▶ **Aim of the task**
The expected output is every line from the one containing "Konrad gibt Gummi!" to the end of the data below, exactly, and no other line.

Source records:
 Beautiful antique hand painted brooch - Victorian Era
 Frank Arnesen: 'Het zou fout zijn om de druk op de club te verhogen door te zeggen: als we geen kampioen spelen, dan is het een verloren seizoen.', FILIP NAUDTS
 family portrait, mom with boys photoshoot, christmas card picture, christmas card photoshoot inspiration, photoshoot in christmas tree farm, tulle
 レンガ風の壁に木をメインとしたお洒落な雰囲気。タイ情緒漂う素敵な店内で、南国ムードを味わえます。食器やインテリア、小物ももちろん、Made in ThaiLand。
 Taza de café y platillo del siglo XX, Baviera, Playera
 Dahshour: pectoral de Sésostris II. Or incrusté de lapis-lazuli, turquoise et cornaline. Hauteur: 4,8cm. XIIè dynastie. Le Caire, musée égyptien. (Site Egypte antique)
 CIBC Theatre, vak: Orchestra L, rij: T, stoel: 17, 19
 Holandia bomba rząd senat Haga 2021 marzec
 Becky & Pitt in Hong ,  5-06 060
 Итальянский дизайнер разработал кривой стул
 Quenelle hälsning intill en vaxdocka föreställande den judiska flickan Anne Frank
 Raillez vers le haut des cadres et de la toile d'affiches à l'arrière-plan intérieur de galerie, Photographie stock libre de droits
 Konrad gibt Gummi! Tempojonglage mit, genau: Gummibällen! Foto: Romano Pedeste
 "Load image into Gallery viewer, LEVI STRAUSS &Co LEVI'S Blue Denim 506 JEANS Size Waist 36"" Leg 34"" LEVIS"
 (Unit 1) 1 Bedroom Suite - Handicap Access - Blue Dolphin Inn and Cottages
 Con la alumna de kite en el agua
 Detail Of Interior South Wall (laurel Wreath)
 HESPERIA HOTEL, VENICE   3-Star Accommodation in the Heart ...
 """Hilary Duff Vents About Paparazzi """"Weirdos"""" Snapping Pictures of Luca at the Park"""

▶ **Output of the exercise**
 Konrad gibt Gummi! Tempojonglage mit, genau: Gummibällen! Foto: Romano Pedeste
 "Load image into Gallery viewer, LEVI STRAUSS &Co LEVI'S Blue Denim 506 JEANS Size Waist 36"" Leg 34"" LEVIS"
 (Unit 1) 1 Bedroom Suite - Handicap Access - Blue Dolphin Inn and Cottages
 Con la alumna de kite en el agua
 Detail Of Interior South Wall (laurel Wreath)
 HESPERIA HOTEL, VENICE   3-Star Accommodation in the Heart ...
 """Hilary Duff Vents About Paparazzi """"Weirdos"""" Snapping Pictures of Luca at the Park"""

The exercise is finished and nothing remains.